Виконт Де Ночь, ишь ты. Поначалу Ошубе было все равно, но чем больше он приглядывался к незнакомцу, тем больше деталей улавливали его многоопытные глаза, и тем больше сведений об нем они сообщали его осторожному уму. Барон очень быстро сообразил, что попался ему подорожник не из простых бояр. Это было видно и по разговору и по манере держаться. Скорее всего, этот вот Ночью Бей был из старой, родовитой, но обедневшей знати, да как бы еще и не из самих стволовых князей. То, что его попутчик был не из кинжальных маркизов, этой нижней боярской сволочи, которая только вчера пролезла в верхние круги, вывалившись из какой-нибудь провонявшей жареной селедкой холопской кухни или внезапно, вдруг вынырнув на провиденциальный свет из-под какого-нибудь меняльного прилавка, Ошуба не сомневался. Кинжальное боярство легко можно было распознать по так и прущему из всех щелей вульгарству и пристрастию к пошлой кичливой роскоши. Ни о каких ромейских империалах кинжальные маркизеты понятиев иметь не могли, они и слов таких за всю свою жизнь слыхом не слыхивали, главными словами у кинжальных были "сколько", "атас", "икорка", "профит" и еще десяток подобных. А этот вот его темный попутчик и говорил правильно, и понятия об старых империалах имел приличные, и рассуждал весьма здраво, прилично и обстоятельно. Нет, это точно был кто-то из столичных стволовых. Точно.

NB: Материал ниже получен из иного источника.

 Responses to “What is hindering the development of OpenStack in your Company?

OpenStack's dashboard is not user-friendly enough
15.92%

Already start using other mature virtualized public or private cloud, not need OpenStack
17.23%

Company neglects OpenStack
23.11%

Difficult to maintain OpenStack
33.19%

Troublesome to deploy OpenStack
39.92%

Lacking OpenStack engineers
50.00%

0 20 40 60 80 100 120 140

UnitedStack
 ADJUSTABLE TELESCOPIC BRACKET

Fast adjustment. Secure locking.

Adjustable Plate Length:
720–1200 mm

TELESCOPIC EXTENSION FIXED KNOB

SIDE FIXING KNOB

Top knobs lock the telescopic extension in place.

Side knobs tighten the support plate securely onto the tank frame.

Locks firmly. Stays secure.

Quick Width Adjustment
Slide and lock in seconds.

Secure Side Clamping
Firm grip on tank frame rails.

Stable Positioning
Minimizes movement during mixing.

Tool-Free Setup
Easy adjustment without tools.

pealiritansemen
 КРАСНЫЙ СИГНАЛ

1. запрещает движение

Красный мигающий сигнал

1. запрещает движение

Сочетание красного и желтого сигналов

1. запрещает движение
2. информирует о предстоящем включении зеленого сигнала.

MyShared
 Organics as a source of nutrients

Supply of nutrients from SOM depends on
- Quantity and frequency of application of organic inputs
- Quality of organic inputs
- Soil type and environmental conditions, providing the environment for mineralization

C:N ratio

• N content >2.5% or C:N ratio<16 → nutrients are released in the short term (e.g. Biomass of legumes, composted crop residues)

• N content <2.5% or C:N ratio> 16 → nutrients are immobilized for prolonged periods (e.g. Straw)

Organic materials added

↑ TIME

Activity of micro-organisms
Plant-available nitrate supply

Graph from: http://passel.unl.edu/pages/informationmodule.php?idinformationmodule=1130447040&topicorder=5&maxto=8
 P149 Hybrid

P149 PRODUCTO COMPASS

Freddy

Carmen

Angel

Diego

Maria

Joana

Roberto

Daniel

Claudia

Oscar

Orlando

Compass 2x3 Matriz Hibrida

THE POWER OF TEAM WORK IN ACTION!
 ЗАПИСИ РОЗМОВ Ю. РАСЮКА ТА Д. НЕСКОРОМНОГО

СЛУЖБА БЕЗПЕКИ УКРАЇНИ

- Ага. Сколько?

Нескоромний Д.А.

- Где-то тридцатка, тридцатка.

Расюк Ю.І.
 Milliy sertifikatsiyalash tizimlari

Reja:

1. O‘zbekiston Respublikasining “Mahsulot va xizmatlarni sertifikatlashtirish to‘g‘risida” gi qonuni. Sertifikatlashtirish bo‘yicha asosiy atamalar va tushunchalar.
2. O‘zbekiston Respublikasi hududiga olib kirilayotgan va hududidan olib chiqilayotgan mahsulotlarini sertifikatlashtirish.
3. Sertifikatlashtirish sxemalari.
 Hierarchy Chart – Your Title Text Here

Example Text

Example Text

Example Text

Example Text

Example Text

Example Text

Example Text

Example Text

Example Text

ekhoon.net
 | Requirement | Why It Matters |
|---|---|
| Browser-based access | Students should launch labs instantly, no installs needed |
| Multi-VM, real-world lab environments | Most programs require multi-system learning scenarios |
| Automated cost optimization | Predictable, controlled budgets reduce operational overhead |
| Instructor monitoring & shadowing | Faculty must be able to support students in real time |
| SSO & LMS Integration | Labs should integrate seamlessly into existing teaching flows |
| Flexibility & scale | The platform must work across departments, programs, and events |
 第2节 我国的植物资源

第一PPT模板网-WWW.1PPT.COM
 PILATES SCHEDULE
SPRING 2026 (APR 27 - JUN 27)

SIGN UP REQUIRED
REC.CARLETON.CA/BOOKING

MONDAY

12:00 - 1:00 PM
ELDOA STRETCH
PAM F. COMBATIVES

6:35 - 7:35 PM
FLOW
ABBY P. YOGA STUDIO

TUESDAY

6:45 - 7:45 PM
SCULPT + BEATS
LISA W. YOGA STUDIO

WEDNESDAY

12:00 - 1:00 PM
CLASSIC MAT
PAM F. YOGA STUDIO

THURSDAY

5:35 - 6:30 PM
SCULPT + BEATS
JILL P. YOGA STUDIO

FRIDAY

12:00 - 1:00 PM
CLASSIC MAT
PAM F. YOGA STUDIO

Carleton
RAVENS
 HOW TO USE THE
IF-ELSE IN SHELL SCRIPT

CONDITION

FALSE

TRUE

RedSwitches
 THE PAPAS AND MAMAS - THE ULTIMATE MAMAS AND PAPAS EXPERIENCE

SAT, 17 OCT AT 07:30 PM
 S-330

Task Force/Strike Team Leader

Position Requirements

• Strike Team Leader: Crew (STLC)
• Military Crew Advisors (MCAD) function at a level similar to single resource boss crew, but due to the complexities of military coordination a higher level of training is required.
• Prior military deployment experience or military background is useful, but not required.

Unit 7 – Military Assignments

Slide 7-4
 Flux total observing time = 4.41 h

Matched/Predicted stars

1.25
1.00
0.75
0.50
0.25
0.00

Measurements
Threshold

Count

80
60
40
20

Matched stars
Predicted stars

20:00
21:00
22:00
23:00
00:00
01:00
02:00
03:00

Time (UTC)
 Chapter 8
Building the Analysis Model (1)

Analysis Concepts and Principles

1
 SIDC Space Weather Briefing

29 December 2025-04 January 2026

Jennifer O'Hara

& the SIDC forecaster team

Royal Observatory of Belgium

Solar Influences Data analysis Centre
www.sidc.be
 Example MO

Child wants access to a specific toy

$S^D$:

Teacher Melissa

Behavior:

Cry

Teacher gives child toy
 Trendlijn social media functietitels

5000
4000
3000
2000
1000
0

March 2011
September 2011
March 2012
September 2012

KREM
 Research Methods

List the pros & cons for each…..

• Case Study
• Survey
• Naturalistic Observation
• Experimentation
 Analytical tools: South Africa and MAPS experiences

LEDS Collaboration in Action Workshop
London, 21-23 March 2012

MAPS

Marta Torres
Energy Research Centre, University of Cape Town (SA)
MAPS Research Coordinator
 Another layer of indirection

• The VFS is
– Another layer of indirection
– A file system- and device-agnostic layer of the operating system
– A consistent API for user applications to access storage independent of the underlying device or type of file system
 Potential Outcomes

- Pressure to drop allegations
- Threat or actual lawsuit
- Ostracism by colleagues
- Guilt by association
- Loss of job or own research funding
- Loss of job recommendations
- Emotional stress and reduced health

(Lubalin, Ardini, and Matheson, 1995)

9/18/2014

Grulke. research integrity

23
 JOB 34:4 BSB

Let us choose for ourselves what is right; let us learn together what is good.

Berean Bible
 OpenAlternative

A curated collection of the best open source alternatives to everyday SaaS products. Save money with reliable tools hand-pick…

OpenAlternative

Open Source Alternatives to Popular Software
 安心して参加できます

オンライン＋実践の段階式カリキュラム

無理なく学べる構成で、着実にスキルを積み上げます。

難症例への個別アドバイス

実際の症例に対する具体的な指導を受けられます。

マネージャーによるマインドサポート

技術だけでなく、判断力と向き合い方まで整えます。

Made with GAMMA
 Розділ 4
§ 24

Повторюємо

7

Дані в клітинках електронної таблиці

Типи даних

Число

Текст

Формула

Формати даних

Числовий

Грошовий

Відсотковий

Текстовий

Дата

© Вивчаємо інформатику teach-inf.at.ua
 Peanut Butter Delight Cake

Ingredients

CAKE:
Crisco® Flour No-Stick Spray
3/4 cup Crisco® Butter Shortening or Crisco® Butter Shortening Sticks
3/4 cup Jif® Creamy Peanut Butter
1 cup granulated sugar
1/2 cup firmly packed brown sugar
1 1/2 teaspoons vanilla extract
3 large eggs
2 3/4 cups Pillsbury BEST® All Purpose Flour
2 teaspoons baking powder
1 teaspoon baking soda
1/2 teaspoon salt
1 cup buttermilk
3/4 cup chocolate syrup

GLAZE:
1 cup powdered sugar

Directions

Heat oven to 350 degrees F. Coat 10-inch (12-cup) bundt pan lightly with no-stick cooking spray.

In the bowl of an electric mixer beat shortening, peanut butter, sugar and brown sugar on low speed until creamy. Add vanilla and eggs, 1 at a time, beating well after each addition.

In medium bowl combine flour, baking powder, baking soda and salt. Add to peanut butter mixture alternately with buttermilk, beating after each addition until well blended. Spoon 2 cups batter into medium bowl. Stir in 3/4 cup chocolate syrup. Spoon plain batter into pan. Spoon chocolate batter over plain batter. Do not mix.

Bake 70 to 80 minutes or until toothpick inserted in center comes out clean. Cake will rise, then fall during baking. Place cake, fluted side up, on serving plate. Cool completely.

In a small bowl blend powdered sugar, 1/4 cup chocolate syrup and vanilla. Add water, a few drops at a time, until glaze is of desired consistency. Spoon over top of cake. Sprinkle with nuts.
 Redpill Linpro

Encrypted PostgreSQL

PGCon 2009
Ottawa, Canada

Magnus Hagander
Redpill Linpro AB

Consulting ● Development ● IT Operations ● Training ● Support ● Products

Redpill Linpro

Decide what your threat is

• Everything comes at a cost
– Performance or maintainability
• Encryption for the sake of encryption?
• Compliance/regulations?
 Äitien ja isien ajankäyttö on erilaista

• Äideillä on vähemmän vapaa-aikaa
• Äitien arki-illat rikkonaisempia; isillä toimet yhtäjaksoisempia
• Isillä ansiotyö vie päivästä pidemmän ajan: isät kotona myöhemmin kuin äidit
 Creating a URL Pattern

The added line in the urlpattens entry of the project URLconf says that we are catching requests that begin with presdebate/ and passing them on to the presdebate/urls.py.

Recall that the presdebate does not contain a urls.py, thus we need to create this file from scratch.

В начале поездки Ошубе показалось было, что он признал в попутчике среднего князя Существеева или вроде бы даже самого младшего Истфилина, хотя и не без большого сомнения в этом. Ну да ладно, хочет быть Ночью Беем, или Ночью Пашой пусть будет, для краткого дорожного знакомства это не столь существенно. Хотя вроде бы это был все же кто-то из младших князей Истфилиных. Провиденс с ним.
Когда-то старая стволовая знать держала в своих руках буквально все, но постепенно она это все уже утрачивала теснимая со всех мест и рынков сабельными и кинжальными новоприбывшими к застолью жизни вельможами, разного рода ловкачами, изворотчиками всех мастей да прихвостнями разных пошибов, а отпрыски древних родов, что брали свое начало чуть ли не от самого Фьюрика, или даже от мифического больше чем наполовину Ратнорога Бычьего Сердца ошивались теперь по столицам около самых верхних эшелонов, вращались там неизвестно как, почему и зачем, вроде бы пытаясь поддержать свои княжеские стволовые статусы, а может и с какими-то другими целями, кто их - стволовых, разберет как следует? Говорят, что они уже дошли до того, что сами себя понимать перестали. Поговаривали, что стволовые были сейчас не прочь подцепить в столице какую-нибудь глупую и богатую столичную барыню из сабельных, или даже пойти за большие деньги советником к какому-нибудь полудикому северному паше или бею, которые щедро оплачивали эти услуги пригоршнями алмазов, рубинов и опалов. В общем, вели они жизнь темную, и при этом еще не упускали случая выказать свое презрение к сабельным и кинжальным вельможам из новой знати, и к их подозрительно быстро нажитому материальному достоянию, и к их захватанному жирными пальцами, липкому золоту. Не понимал таких вот людей Прохор Патроклович, хоть ты тресни. И был отнюдь не одинок в своем непонимании.
Больше всего непонимания вызывали такие вот люди своей темной жизнью в среде именно неродовитой, но богатой сабельной, знати, которая как раз сейчас только вступала в самый свой цвет, в самую свою мощь и силу, да так уверенно, что в закрытых сабельных кругах уже шли разговоры об том, чтобы и на высшее престольное место было бы неплохо им прилопатить что-нибудь подходящее, потому, что пришла, мол, уже пора пропихнуть туда своего - сабельного, а всех стволовых давно пора распихать где-нибудь по заграницам или попрятать их по именьям, пускай они там гуляют по вишневым садам, пишут там свои мемуары или трутся там с местными, падкими до всего столичного, уездными барынями, и Провиденс с уже ними, со всеми. Прошло их время.
Новые-то сабельные бароны превыше всего ценили как раз свои и чужие тучные и обширные земли, да основательное земельное хозяйство, да набитые разносортным зерном под самую крышу дубовые амбары, да свои неисчислимые стада различной худобы, свои с серебром и золотом, окованные старинной чистой медью, сундуки.